◆ **Task details**
Starting at the line that contains "How great a" and continuing through the last of the entries, rewrite those lines with "metres" replaced by "meters", leaving everything else the same.

◆ **Record list**

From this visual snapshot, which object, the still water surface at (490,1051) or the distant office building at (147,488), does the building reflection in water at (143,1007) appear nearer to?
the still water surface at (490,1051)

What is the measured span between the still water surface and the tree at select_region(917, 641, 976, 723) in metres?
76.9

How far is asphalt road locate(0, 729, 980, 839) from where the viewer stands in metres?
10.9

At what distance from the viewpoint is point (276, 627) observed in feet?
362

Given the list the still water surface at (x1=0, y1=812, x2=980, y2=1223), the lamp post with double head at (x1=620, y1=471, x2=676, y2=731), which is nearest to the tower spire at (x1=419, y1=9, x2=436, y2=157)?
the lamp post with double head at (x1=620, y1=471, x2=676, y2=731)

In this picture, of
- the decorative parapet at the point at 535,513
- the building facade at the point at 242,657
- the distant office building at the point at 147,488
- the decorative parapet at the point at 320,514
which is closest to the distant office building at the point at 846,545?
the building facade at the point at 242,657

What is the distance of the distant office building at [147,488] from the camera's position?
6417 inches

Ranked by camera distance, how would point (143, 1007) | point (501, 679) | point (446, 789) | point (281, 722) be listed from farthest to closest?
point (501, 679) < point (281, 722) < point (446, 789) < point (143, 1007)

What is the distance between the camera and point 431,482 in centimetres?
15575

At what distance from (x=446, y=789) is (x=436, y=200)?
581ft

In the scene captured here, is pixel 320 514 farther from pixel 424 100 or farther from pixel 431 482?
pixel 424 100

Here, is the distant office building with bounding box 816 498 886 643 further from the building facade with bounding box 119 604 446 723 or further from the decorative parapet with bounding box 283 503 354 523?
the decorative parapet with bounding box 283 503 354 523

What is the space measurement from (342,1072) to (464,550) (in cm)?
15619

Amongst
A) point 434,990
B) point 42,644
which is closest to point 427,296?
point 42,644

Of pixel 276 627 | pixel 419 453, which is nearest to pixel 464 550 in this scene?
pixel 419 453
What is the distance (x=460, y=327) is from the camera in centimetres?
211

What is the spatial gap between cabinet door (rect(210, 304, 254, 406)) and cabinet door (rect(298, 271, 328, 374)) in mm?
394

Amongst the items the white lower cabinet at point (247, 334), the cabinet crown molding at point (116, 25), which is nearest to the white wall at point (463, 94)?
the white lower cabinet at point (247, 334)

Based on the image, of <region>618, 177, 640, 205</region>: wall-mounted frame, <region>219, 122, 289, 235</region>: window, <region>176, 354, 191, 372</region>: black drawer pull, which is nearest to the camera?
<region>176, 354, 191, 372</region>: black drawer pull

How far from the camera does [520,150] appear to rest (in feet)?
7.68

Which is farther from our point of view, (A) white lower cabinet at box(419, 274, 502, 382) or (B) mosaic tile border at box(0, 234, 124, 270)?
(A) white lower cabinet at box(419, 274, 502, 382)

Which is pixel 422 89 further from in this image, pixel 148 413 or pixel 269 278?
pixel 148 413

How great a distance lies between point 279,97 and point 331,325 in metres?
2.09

◆ **Response to this task**
How great a distance lies between point 279,97 and point 331,325 in meters?
2.09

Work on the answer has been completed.